What is needed:
Write the next part of the radio transcript about transgender asylum-seekers, starting after its final sentence.

Given text:
LULU GARCIA-NAVARRO, HOST:

Also on Friday, President Trump mocked asylum-seekers coming to this country, calling their claims "a big, fat con job." That's a quote. Many of those at the border are fleeing violence in their home countries and among them, transgender people.

JOHELY CAMPOS CERVANTES: (Through interpreter) I came from Mexico because I was fleeing discrimination. They mistreated me. They threatened my life.

GARCIA-NAVARRO: That's Johely Campos Cervantes. She says she came to the U.S. from her native Mexico because she faced death threats and physical violence from gangs and police because she's transgender. She lived in the U.S. for years without documents until she was picked up for using a fake ID to buy a car. She was then handed over to Immigration and Customs Enforcement or ICE in 2018.

CAMPOS CERVANTES: (Through interpreter) This is part of the story where the most horrible things that have ever happened in my life took place. It was torture.

Entries supplied:

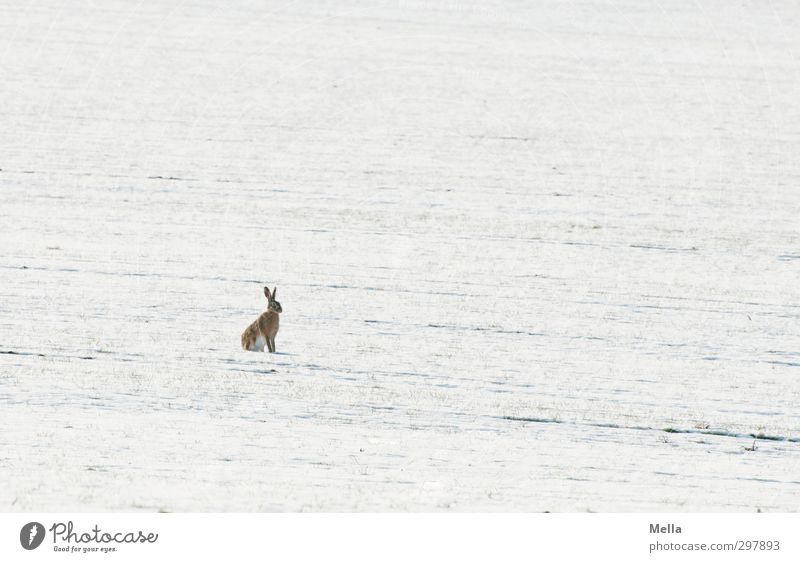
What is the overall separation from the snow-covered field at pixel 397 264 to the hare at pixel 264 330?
0.13m

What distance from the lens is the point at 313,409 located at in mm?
9242

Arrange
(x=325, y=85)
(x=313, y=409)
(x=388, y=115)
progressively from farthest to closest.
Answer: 1. (x=325, y=85)
2. (x=388, y=115)
3. (x=313, y=409)

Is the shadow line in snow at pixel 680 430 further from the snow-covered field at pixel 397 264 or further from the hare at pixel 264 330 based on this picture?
the hare at pixel 264 330

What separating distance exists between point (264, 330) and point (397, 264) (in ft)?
15.7

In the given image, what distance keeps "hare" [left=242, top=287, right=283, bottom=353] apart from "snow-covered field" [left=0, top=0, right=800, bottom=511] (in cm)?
13

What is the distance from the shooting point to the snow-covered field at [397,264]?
7.89 metres

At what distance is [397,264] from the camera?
1545cm

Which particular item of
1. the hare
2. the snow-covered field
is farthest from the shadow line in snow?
the hare

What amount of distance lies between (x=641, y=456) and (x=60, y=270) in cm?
810

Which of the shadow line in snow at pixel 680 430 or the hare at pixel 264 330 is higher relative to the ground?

Output below:
GARCIA-NAVARRO: We are telling her story because, this past week, several civil rights groups, including the ACLU, wrote a letter to ICE and the Department of Homeland Security alleging gay men and transgender women face rampant sexual harassment, inadequate medical care and retaliation in the form of solitary confinement. They allege this happened at the Otero County Processing Center in New Mexico. In response, ICE issued a statement, saying it is committed to ensuring that those in our custody reside in safe, secure and humane environments and that ICE has policies for caring for transgender people, including specific, separate facilities where transgender people are housed. Johely Campos Cervantes was in ICE custody for about seven months, though not in Otero. And she says she faced repeated acts of what she described as treatment meant to humiliate her. In one incident, while she was in transit between two facilities at an airport, she alleges she was strip-searched by an ICE officer in front of other people.

CAMPOS CERVANTES: (Through interpreter) It was totally out in the open. Out in the open, he pulled down my pants, examined my backside and my front parts. And my boobies were squeezed and pushed really hard. And he wanted to stick his finger in my mouth and more. And I didn't let him. I felt terrible because he had been touching my intimate parts. That's an abuse. That's a terrible thing to happen to someone.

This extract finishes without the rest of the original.